A word-for-word restatement of every record is required.

Top of DATASET RECORDS

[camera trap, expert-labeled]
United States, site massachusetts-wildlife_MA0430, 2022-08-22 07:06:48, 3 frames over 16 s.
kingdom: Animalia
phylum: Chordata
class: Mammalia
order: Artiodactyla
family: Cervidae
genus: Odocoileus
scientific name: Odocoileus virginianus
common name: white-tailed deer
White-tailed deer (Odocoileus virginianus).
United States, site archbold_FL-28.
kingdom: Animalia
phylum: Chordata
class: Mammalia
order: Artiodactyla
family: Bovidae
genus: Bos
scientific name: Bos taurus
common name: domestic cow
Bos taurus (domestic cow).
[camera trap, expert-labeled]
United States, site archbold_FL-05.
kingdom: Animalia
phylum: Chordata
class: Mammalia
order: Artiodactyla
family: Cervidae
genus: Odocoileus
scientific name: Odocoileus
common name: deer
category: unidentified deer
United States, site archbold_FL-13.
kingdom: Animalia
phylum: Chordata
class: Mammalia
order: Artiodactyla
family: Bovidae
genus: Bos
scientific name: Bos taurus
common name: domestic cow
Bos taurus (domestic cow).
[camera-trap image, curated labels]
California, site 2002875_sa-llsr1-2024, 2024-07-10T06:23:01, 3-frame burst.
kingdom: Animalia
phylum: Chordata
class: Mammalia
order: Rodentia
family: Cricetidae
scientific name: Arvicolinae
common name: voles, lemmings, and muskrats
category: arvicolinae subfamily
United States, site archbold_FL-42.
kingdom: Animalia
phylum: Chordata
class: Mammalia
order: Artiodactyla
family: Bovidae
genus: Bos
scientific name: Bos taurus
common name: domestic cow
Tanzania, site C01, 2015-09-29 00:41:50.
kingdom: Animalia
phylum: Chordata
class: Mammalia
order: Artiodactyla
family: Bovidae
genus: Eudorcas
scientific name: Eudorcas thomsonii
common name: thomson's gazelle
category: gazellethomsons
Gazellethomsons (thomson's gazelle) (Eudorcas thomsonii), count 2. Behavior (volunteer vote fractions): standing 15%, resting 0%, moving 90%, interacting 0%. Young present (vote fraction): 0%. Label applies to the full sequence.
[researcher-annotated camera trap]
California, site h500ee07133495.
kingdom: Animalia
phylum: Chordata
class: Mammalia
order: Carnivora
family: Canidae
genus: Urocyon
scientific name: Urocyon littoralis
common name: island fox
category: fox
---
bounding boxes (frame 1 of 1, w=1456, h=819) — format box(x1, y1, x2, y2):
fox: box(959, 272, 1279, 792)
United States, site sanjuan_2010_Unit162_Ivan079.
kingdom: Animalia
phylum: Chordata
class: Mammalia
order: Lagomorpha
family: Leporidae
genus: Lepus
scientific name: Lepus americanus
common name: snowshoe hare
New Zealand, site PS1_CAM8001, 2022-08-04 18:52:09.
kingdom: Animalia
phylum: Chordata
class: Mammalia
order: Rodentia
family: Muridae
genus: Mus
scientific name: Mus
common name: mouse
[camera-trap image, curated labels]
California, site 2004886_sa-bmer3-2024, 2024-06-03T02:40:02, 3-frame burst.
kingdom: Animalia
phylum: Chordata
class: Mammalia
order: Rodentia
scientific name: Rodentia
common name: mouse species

Bottom of DATASET RECORDS

* **ANSWER BELOW**:
[camera trap, expert-labeled]
United States, site massachusetts-wildlife_MA0430, 2022-08-22 07:06:48, 3 frames over 16 s.
kingdom: Animalia
phylum: Chordata
class: Mammalia
order: Artiodactyla
family: Cervidae
genus: Odocoileus
scientific name: Odocoileus virginianus
common name: white-tailed deer
White-tailed deer (Odocoileus virginianus).
United States, site archbold_FL-28.
kingdom: Animalia
phylum: Chordata
class: Mammalia
order: Artiodactyla
family: Bovidae
genus: Bos
scientific name: Bos taurus
common name: domestic cow
Bos taurus (domestic cow).
[camera trap, expert-labeled]
United States, site archbold_FL-05.
kingdom: Animalia
phylum: Chordata
class: Mammalia
order: Artiodactyla
family: Cervidae
genus: Odocoileus
scientific name: Odocoileus
common name: deer
category: unidentified deer
United States, site archbold_FL-13.
kingdom: Animalia
phylum: Chordata
class: Mammalia
order: Artiodactyla
family: Bovidae
genus: Bos
scientific name: Bos taurus
common name: domestic cow
Bos taurus (domestic cow).
[camera-trap image, curated labels]
California, site 2002875_sa-llsr1-2024, 2024-07-10T06:23:01, 3-frame burst.
kingdom: Animalia
phylum: Chordata
class: Mammalia
order: Rodentia
family: Cricetidae
scientific name: Arvicolinae
common name: voles, lemmings, and muskrats
category: arvicolinae subfamily
United States, site archbold_FL-42.
kingdom: Animalia
phylum: Chordata
class: Mammalia
order: Artiodactyla
family: Bovidae
genus: Bos
scientific name: Bos taurus
common name: domestic cow
Tanzania, site C01, 2015-09-29 00:41:50.
kingdom: Animalia
phylum: Chordata
class: Mammalia
order: Artiodactyla
family: Bovidae
genus: Eudorcas
scientific name: Eudorcas thomsonii
common name: thomson's gazelle
category: gazellethomsons
Gazellethomsons (thomson's gazelle) (Eudorcas thomsonii), count 2. Behavior (volunteer vote fractions): standing 15%, resting 0%, moving 90%, interacting 0%. Young present (vote fraction): 0%. Label applies to the full sequence.
[researcher-annotated camera trap]
California, site h500ee07133495.
kingdom: Animalia
phylum: Chordata
class: Mammalia
order: Carnivora
family: Canidae
genus: Urocyon
scientific name: Urocyon littoralis
common name: island fox
category: fox
---
bounding boxes (frame 1 of 1, w=1456, h=819) — format box(x1, y1, x2, y2):
fox: box(959, 272, 1279, 792)
United States, site sanjuan_2010_Unit162_Ivan079.
kingdom: Animalia
phylum: Chordata
class: Mammalia
order: Lagomorpha
family: Leporidae
genus: Lepus
scientific name: Lepus americanus
common name: snowshoe hare
New Zealand, site PS1_CAM8001, 2022-08-04 18:52:09.
kingdom: Animalia
phylum: Chordata
class: Mammalia
order: Rodentia
family: Muridae
genus: Mus
scientific name: Mus
common name: mouse
[camera-trap image, curated labels]
California, site 2004886_sa-bmer3-2024, 2024-06-03T02:40:02, 3-frame burst.
kingdom: Animalia
phylum: Chordata
class: Mammalia
order: Rodentia
scientific name: Rodentia
common name: mouse species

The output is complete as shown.